I talk a lot about the power of words. In 2012 this was especially true as I discovered the importance of words in training. I talked about eating the elephant one bite at a time. I talked about being one step closer, not just to the end of a workout or the start of the Ironman but one step closer to the finish line. I talked about the Ironman being not the hardest day of my life but the most rewarding day of my life. And all of these saying helped me through the biggest event in my life so far.
As easily as the right words can build you up, they can knock you down. And just as the words build you step by step, they can knock you down step by step. Taking you down just a little every day before you even realize what you have done to yourself.
After the Beach to Battleship Ironman, I was on cloud nine. I felt like I could take on the world and the truth is I probably could have. I was invincible. But over the past two months, first in an effort to be humble, then in a effort to give credit to every body who helped me, I began to give credit for the Ironman away.
“Yes, that was an incredible swim,” I would say, “but it was the tide coming in that really helped me.”
“The bike went really well, but thank goodness there was not much wind, otherwise I don’t think I could have done it.”
“Coach Jeff, Blaise and Donna get all the credit for the run, without them and of course, Maleia at the end, I would have never made it through that part.”
Over the past two months I have repeated these statements so many times that I have come to believe them to be exclusively true. I have come to believe that the Ironman happened and I was there to enjoy the day. I have stopped believing that I did that. That I swam 2.4 miles, I biked 112 miles and I ran (the temptation here is to say shuffled) 26.2 miles. I have taken every last bit of credit from the accomplishment and given it away.
As I have done this I have begun to beat myself up on the run, on the bike and to avoid the swim all together. I have begun to think of myself as this busy mom who is not really an athlete. And I have begun to slow down and stop working towards the next goal.
Two weeks ago, just as this cycle was completely taking over I was diagnosed with a swollen vertebrae and had to take some time off. This could have proven to be the nail in the coffin of my endurance life but the rest seems to have had he opposite affect. Instead of thinking running, riding and swimming every day I thought about healing. I started using more positive words again and I started noticing that I felt better, not physically but emotionally and mentally. I started climbing out of the depression that was taking over my sporting life. And I started believing again that not only am I an Ironman, but I will be again this September.

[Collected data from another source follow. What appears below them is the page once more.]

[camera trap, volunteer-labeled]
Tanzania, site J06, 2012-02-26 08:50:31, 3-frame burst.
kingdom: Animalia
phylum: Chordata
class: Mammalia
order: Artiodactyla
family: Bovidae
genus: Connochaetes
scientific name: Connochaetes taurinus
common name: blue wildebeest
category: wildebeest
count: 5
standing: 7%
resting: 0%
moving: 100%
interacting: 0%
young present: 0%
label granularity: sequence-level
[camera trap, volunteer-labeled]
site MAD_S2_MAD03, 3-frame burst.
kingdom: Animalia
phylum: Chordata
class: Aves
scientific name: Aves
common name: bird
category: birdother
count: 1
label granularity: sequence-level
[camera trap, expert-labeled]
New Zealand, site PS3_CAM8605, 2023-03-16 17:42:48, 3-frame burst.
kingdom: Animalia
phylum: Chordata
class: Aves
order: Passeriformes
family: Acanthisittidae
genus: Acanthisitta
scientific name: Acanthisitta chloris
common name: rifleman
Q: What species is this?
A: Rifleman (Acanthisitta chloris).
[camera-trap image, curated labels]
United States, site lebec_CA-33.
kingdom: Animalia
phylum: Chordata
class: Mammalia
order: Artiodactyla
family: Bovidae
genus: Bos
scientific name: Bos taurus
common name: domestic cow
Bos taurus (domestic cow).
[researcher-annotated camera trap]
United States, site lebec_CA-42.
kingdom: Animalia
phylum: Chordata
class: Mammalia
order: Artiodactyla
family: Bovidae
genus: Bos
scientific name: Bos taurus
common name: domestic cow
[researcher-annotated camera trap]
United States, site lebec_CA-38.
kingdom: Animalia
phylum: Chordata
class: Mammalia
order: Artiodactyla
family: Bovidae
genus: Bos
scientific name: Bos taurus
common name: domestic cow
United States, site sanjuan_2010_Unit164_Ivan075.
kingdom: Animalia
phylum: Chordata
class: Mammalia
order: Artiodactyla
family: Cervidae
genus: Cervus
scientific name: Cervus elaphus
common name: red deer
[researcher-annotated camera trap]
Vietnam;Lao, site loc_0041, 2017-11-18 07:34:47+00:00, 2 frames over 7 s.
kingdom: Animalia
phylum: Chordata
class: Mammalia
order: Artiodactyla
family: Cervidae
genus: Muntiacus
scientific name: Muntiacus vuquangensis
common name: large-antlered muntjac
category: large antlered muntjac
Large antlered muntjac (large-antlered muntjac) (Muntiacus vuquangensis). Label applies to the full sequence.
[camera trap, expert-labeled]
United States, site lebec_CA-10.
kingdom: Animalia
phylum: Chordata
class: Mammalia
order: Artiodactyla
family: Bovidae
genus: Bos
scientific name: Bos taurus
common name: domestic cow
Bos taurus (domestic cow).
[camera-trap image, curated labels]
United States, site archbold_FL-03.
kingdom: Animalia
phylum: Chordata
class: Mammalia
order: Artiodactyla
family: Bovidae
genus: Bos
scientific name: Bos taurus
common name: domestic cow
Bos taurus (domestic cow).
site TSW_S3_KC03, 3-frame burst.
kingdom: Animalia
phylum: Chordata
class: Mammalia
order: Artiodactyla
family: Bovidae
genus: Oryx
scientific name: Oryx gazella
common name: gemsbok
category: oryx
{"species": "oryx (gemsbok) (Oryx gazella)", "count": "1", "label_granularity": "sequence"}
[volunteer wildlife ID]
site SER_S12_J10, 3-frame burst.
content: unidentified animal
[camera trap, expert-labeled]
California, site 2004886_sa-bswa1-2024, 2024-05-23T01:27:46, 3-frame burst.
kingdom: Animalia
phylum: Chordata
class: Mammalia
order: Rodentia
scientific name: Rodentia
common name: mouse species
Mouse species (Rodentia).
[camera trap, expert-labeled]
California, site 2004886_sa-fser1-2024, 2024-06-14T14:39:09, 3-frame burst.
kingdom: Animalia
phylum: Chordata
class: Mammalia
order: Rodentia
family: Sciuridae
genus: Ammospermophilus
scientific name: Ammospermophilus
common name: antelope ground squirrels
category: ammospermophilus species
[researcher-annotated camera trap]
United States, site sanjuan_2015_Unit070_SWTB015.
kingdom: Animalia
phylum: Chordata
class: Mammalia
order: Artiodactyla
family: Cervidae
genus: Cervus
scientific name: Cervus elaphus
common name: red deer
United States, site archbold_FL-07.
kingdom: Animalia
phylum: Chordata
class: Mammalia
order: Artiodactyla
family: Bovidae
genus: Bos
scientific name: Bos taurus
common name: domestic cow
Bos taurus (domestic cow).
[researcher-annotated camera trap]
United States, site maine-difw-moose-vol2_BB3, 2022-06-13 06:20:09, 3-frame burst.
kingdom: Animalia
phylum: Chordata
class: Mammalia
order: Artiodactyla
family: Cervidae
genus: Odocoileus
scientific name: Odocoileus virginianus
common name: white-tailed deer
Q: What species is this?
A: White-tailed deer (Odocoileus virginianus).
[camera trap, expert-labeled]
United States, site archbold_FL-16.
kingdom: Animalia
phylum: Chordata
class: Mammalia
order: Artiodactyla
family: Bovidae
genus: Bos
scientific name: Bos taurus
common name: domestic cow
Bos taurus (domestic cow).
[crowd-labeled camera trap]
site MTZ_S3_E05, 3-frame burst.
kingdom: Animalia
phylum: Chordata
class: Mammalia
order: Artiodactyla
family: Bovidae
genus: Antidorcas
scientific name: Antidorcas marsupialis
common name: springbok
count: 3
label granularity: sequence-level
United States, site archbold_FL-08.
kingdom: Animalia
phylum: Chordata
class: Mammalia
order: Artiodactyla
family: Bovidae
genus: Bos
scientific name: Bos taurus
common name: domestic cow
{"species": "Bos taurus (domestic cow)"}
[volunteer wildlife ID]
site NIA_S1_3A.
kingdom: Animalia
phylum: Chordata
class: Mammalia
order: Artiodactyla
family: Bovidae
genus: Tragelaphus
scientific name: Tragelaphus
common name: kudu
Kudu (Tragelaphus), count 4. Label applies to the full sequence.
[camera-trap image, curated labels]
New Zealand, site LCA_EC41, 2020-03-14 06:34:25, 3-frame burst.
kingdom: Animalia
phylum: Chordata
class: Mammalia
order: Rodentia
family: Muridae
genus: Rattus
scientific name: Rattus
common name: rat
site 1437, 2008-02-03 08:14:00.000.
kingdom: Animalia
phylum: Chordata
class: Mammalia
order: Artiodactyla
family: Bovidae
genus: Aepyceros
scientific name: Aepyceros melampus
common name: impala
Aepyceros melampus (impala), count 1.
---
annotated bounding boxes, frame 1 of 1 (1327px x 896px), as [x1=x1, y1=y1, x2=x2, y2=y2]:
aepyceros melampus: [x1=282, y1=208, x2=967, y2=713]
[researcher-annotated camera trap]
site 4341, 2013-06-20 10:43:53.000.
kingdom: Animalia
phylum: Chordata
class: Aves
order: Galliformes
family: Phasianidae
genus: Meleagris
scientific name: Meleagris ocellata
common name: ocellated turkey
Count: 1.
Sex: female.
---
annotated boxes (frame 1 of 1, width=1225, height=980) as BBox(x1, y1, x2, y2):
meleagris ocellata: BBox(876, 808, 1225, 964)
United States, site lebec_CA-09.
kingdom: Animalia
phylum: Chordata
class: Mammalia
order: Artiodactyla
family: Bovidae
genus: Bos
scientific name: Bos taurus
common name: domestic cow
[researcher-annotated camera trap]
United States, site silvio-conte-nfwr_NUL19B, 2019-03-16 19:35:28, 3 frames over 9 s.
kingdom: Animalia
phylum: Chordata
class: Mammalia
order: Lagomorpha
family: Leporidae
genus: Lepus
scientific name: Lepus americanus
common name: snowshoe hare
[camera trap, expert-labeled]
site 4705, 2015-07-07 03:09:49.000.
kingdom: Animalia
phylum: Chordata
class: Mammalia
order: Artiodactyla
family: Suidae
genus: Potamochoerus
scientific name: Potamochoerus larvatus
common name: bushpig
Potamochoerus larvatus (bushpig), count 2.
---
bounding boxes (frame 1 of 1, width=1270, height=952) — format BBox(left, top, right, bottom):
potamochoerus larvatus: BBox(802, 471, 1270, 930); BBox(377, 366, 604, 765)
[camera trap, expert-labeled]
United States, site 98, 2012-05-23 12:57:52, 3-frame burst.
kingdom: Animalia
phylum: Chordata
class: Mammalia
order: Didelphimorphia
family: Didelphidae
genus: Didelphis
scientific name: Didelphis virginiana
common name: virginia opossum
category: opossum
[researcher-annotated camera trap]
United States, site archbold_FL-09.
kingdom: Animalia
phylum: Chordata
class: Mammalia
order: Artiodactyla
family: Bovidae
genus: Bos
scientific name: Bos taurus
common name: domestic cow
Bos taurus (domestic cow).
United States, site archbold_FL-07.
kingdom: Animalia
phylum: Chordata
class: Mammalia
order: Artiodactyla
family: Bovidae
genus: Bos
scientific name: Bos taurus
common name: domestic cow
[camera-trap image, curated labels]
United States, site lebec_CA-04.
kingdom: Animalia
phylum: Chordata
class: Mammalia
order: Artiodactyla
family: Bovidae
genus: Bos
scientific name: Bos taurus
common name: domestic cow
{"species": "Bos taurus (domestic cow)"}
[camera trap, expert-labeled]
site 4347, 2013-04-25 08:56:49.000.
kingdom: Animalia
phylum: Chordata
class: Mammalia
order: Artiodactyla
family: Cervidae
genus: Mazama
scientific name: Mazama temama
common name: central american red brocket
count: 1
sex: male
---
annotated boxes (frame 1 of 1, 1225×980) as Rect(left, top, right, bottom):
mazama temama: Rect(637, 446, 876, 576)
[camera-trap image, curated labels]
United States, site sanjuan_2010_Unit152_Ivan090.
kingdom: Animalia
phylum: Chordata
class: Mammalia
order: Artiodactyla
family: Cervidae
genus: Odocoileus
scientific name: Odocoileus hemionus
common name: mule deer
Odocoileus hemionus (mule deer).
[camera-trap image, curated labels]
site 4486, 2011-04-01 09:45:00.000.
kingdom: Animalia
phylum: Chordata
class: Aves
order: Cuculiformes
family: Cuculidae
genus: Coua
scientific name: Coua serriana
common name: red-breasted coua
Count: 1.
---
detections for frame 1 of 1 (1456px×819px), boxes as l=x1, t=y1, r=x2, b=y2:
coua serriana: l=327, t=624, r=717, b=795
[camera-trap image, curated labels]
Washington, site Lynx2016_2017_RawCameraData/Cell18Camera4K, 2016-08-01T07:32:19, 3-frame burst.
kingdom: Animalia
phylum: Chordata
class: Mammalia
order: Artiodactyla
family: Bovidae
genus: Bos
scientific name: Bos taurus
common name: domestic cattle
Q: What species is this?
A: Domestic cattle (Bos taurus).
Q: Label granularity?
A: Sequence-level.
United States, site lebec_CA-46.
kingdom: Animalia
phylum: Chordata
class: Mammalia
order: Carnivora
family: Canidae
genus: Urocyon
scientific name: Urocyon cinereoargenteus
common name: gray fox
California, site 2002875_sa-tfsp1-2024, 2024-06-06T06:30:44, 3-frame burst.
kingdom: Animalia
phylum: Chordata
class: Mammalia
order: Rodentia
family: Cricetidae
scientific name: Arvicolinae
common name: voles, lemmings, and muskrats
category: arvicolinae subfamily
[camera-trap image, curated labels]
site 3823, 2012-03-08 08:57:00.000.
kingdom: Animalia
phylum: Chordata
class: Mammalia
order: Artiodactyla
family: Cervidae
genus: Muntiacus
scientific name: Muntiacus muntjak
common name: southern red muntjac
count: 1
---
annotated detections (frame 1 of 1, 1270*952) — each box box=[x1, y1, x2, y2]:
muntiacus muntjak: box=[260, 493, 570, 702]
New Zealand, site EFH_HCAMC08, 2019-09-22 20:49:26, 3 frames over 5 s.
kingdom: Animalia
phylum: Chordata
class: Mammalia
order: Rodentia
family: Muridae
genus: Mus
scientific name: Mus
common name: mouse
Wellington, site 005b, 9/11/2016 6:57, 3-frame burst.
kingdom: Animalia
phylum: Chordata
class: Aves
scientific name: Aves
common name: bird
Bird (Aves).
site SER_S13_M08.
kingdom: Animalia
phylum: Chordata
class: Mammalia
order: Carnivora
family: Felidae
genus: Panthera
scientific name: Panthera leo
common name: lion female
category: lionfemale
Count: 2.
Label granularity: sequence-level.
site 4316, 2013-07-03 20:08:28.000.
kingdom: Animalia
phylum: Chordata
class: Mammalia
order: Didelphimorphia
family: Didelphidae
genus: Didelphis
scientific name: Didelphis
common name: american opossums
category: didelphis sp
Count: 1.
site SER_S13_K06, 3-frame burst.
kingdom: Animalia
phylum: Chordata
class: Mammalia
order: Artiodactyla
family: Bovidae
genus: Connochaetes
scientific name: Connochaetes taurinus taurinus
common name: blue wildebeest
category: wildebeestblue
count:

Mental strength is very much like physical strength. If we ignore it, we lose it. We become weaker and less capable. By letting go of the positive words and adding the negative, even for a good reason, I was zapping my mental strength. Today, I feel great. I went back out for a run today and I thought about the year to come. I have goals, I have plans and I know that one step at a time I can accomplish them. In 2012, I proved that anything is possible. This year, I just have to keep remembering that.